§ REQUIREMENT: From the first line to the last, retype everything below exactly, minus the pictures.

§ DATA IN THIS EXERCISE:
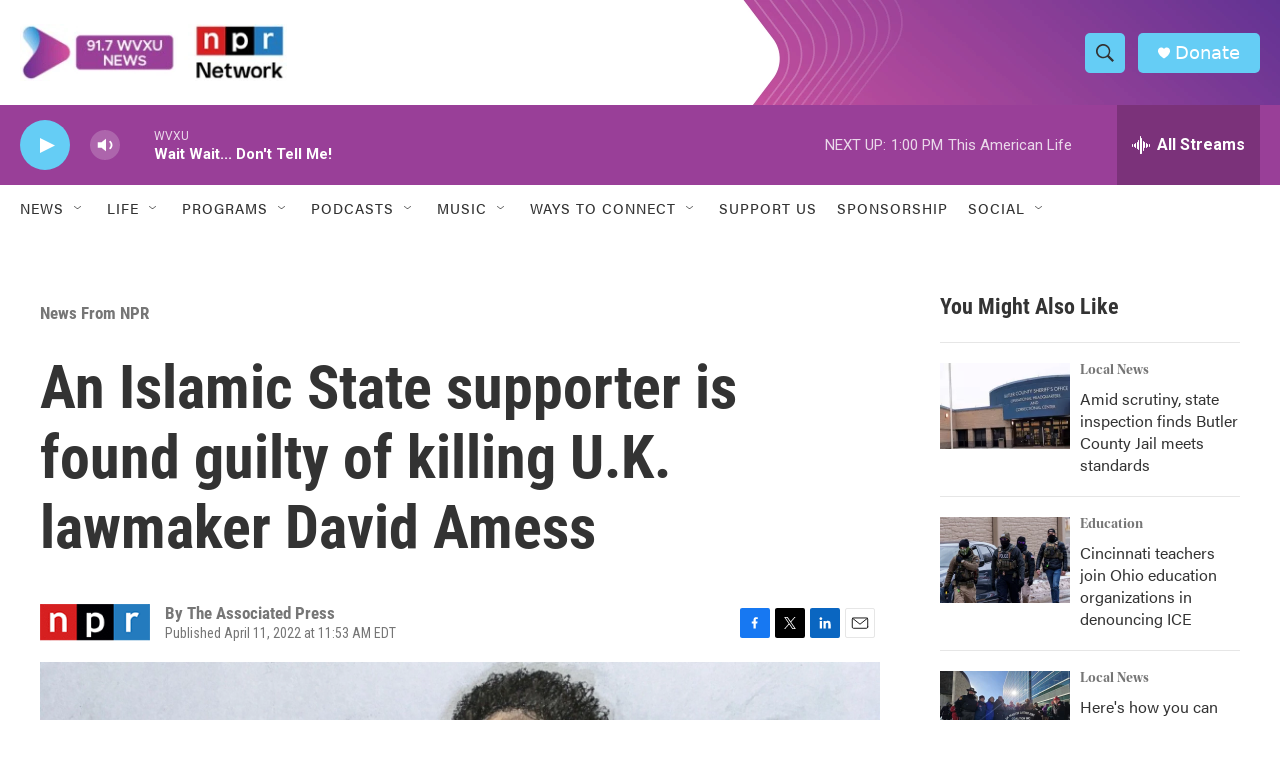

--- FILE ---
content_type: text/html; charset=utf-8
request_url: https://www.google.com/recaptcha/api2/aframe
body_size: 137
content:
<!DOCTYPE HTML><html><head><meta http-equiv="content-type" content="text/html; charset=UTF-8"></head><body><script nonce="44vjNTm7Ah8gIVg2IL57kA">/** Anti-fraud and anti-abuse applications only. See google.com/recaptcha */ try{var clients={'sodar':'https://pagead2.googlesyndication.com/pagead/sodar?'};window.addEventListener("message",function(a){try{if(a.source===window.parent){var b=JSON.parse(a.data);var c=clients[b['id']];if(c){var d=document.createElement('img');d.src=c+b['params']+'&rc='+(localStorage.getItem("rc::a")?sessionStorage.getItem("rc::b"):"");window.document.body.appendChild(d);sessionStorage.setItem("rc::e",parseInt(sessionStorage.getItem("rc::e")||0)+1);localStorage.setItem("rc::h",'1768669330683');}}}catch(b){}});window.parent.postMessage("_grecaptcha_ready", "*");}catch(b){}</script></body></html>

§ EXPECTED ANSWER:
--- FILE ---
content_type: text/html; charset=utf-8
request_url: https://www.google.com/recaptcha/api2/aframe
body_size: 137
content:
<!DOCTYPE HTML><html><head><meta http-equiv="content-type" content="text/html; charset=UTF-8"></head><body><script nonce="44vjNTm7Ah8gIVg2IL57kA">/** Anti-fraud and anti-abuse applications only. See google.com/recaptcha */ try{var clients={'sodar':'https://pagead2.googlesyndication.com/pagead/sodar?'};window.addEventListener("message",function(a){try{if(a.source===window.parent){var b=JSON.parse(a.data);var c=clients[b['id']];if(c){var d=document.createElement('img');d.src=c+b['params']+'&rc='+(localStorage.getItem("rc::a")?sessionStorage.getItem("rc::b"):"");window.document.body.appendChild(d);sessionStorage.setItem("rc::e",parseInt(sessionStorage.getItem("rc::e")||0)+1);localStorage.setItem("rc::h",'1768669330683');}}}catch(b){}});window.parent.postMessage("_grecaptcha_ready", "*");}catch(b){}</script></body></html>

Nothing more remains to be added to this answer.